A história de Sonia Guimarães, primeira mulher negra a obter um doutorado em Física no Brasil e primeira professora negra do Instituto Tecnológico de Aeronáutica (ITA), agora chega às páginas de um livro de memórias. Intitulada A Primeira, Não a Última, a obra reúne episódios da trajetória da cientista e professora, que ao longo de décadas precisou abrir caminhos em espaços onde a presença de mulheres negras ainda era rara.
Escrito por Sonia Guimarães em depoimento às jornalistas Jacqueline Lafloufa e Poliana Casemiro, o livro revisita momentos que, segundo a editora, nunca haviam sido contados em entrevistas. A narrativa começa em 1976, quando Sonia deixou São Paulo para estudar Física em São Carlos.
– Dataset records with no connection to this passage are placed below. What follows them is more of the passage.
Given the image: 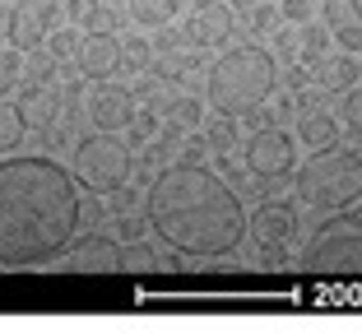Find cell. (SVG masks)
I'll return each mask as SVG.
<instances>
[{
  "label": "cell",
  "instance_id": "6da1fadb",
  "mask_svg": "<svg viewBox=\"0 0 362 334\" xmlns=\"http://www.w3.org/2000/svg\"><path fill=\"white\" fill-rule=\"evenodd\" d=\"M75 167L19 153L0 158V270H42L70 251L79 232Z\"/></svg>",
  "mask_w": 362,
  "mask_h": 334
},
{
  "label": "cell",
  "instance_id": "7a4b0ae2",
  "mask_svg": "<svg viewBox=\"0 0 362 334\" xmlns=\"http://www.w3.org/2000/svg\"><path fill=\"white\" fill-rule=\"evenodd\" d=\"M144 218L163 246L191 260H223L242 246V237H251L242 195L200 162H177L153 177L144 195Z\"/></svg>",
  "mask_w": 362,
  "mask_h": 334
},
{
  "label": "cell",
  "instance_id": "3957f363",
  "mask_svg": "<svg viewBox=\"0 0 362 334\" xmlns=\"http://www.w3.org/2000/svg\"><path fill=\"white\" fill-rule=\"evenodd\" d=\"M274 84H279V65L265 47H228V52L209 65L204 102H209V112L237 121V117H251V112L274 93Z\"/></svg>",
  "mask_w": 362,
  "mask_h": 334
},
{
  "label": "cell",
  "instance_id": "277c9868",
  "mask_svg": "<svg viewBox=\"0 0 362 334\" xmlns=\"http://www.w3.org/2000/svg\"><path fill=\"white\" fill-rule=\"evenodd\" d=\"M298 195L311 209H349L362 200V158L353 149H320L298 167Z\"/></svg>",
  "mask_w": 362,
  "mask_h": 334
},
{
  "label": "cell",
  "instance_id": "5b68a950",
  "mask_svg": "<svg viewBox=\"0 0 362 334\" xmlns=\"http://www.w3.org/2000/svg\"><path fill=\"white\" fill-rule=\"evenodd\" d=\"M75 177H79V186H88L98 195H112L126 186L130 149L117 140V130H98V135H84L75 144Z\"/></svg>",
  "mask_w": 362,
  "mask_h": 334
},
{
  "label": "cell",
  "instance_id": "8992f818",
  "mask_svg": "<svg viewBox=\"0 0 362 334\" xmlns=\"http://www.w3.org/2000/svg\"><path fill=\"white\" fill-rule=\"evenodd\" d=\"M246 167H251V177H260V181L298 172V144H293V135H288V130H260V135H251V144H246Z\"/></svg>",
  "mask_w": 362,
  "mask_h": 334
},
{
  "label": "cell",
  "instance_id": "52a82bcc",
  "mask_svg": "<svg viewBox=\"0 0 362 334\" xmlns=\"http://www.w3.org/2000/svg\"><path fill=\"white\" fill-rule=\"evenodd\" d=\"M311 265H316V270H353V274H362V232L353 227V218H344V227H330L325 237H316Z\"/></svg>",
  "mask_w": 362,
  "mask_h": 334
},
{
  "label": "cell",
  "instance_id": "ba28073f",
  "mask_svg": "<svg viewBox=\"0 0 362 334\" xmlns=\"http://www.w3.org/2000/svg\"><path fill=\"white\" fill-rule=\"evenodd\" d=\"M56 265L70 274H107V270H121L126 256H121L117 241H107V237H79V241H70V251Z\"/></svg>",
  "mask_w": 362,
  "mask_h": 334
},
{
  "label": "cell",
  "instance_id": "9c48e42d",
  "mask_svg": "<svg viewBox=\"0 0 362 334\" xmlns=\"http://www.w3.org/2000/svg\"><path fill=\"white\" fill-rule=\"evenodd\" d=\"M88 117L98 130H126L135 121V97H130V88L112 84V79H98L88 93Z\"/></svg>",
  "mask_w": 362,
  "mask_h": 334
},
{
  "label": "cell",
  "instance_id": "30bf717a",
  "mask_svg": "<svg viewBox=\"0 0 362 334\" xmlns=\"http://www.w3.org/2000/svg\"><path fill=\"white\" fill-rule=\"evenodd\" d=\"M233 14L237 10L228 0H200L191 10V19H186V37L195 47H223L233 37Z\"/></svg>",
  "mask_w": 362,
  "mask_h": 334
},
{
  "label": "cell",
  "instance_id": "8fae6325",
  "mask_svg": "<svg viewBox=\"0 0 362 334\" xmlns=\"http://www.w3.org/2000/svg\"><path fill=\"white\" fill-rule=\"evenodd\" d=\"M320 19L344 52L362 56V0H320Z\"/></svg>",
  "mask_w": 362,
  "mask_h": 334
},
{
  "label": "cell",
  "instance_id": "7c38bea8",
  "mask_svg": "<svg viewBox=\"0 0 362 334\" xmlns=\"http://www.w3.org/2000/svg\"><path fill=\"white\" fill-rule=\"evenodd\" d=\"M79 75H88L98 84V79H112L121 70V42L112 37V32H84V42H79Z\"/></svg>",
  "mask_w": 362,
  "mask_h": 334
},
{
  "label": "cell",
  "instance_id": "4fadbf2b",
  "mask_svg": "<svg viewBox=\"0 0 362 334\" xmlns=\"http://www.w3.org/2000/svg\"><path fill=\"white\" fill-rule=\"evenodd\" d=\"M293 227H298V214H293L288 205H265L256 218H251V237H256L265 251H274V246H284V241L293 237Z\"/></svg>",
  "mask_w": 362,
  "mask_h": 334
},
{
  "label": "cell",
  "instance_id": "5bb4252c",
  "mask_svg": "<svg viewBox=\"0 0 362 334\" xmlns=\"http://www.w3.org/2000/svg\"><path fill=\"white\" fill-rule=\"evenodd\" d=\"M298 140L307 144L311 153H320V149H334L339 144V121L330 117V112H302V121H298Z\"/></svg>",
  "mask_w": 362,
  "mask_h": 334
},
{
  "label": "cell",
  "instance_id": "9a60e30c",
  "mask_svg": "<svg viewBox=\"0 0 362 334\" xmlns=\"http://www.w3.org/2000/svg\"><path fill=\"white\" fill-rule=\"evenodd\" d=\"M47 14H37V10H28V5H19L14 10V32H10V47L14 52H37V47H47Z\"/></svg>",
  "mask_w": 362,
  "mask_h": 334
},
{
  "label": "cell",
  "instance_id": "2e32d148",
  "mask_svg": "<svg viewBox=\"0 0 362 334\" xmlns=\"http://www.w3.org/2000/svg\"><path fill=\"white\" fill-rule=\"evenodd\" d=\"M70 10H75V19H79L84 32H117L121 28V10L107 5V0H75Z\"/></svg>",
  "mask_w": 362,
  "mask_h": 334
},
{
  "label": "cell",
  "instance_id": "e0dca14e",
  "mask_svg": "<svg viewBox=\"0 0 362 334\" xmlns=\"http://www.w3.org/2000/svg\"><path fill=\"white\" fill-rule=\"evenodd\" d=\"M23 135H28V112H23V102L0 97V158L19 149Z\"/></svg>",
  "mask_w": 362,
  "mask_h": 334
},
{
  "label": "cell",
  "instance_id": "ac0fdd59",
  "mask_svg": "<svg viewBox=\"0 0 362 334\" xmlns=\"http://www.w3.org/2000/svg\"><path fill=\"white\" fill-rule=\"evenodd\" d=\"M358 79H362V56L344 52V47H339L334 61H320V84H325V88H344V93H349Z\"/></svg>",
  "mask_w": 362,
  "mask_h": 334
},
{
  "label": "cell",
  "instance_id": "d6986e66",
  "mask_svg": "<svg viewBox=\"0 0 362 334\" xmlns=\"http://www.w3.org/2000/svg\"><path fill=\"white\" fill-rule=\"evenodd\" d=\"M181 14V0H130V19L144 28H163Z\"/></svg>",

Ela foi a primeira pessoa de sua família a ingressar em uma universidade e, durante a graduação, estava entre as poucas mulheres negras do campus.
A trajetória acadêmica avançou da graduação para o mestrado em Física Aplicada pela USP e, posteriormente, para o doutorado em materiais eletrônicos pela Universidade de Manchester, na Inglaterra. Em 1993, Sonia ingressou como professora no ITA, em São José dos Campos. Naquele momento, a instituição ainda não aceitava mulheres como alunas, o que tornava sua presença no corpo docente ainda mais simbólica.
Além do pioneirismo acadêmico, Sonia construiu uma carreira ligada à pesquisa científica e à tecnologia. Durante sua atuação no Instituto de Aeronáutica e Espaço (IAE), participou do desenvolvimento de uma tecnologia baseada em sensores infravermelhos voltada à área de defesa. Sua trajetória também foi reconhecida em 2023, quando recebeu da Força Aérea Brasileira a Medalha Santos Dumont de Honra ao Mérito pelos 30 anos de atuação no ITA.
No livro, porém, o foco não está apenas nas conquistas. A autora também aborda o racismo velado no ambiente acadêmico, o colorismo dentro da própria família e os obstáculos enfrentados por uma mulher negra em uma área historicamente marcada pela predominância masculina. A obra procura mostrar o custo de ser a primeira e, principalmente, a responsabilidade de transformar uma conquista individual em caminho para outras pessoas.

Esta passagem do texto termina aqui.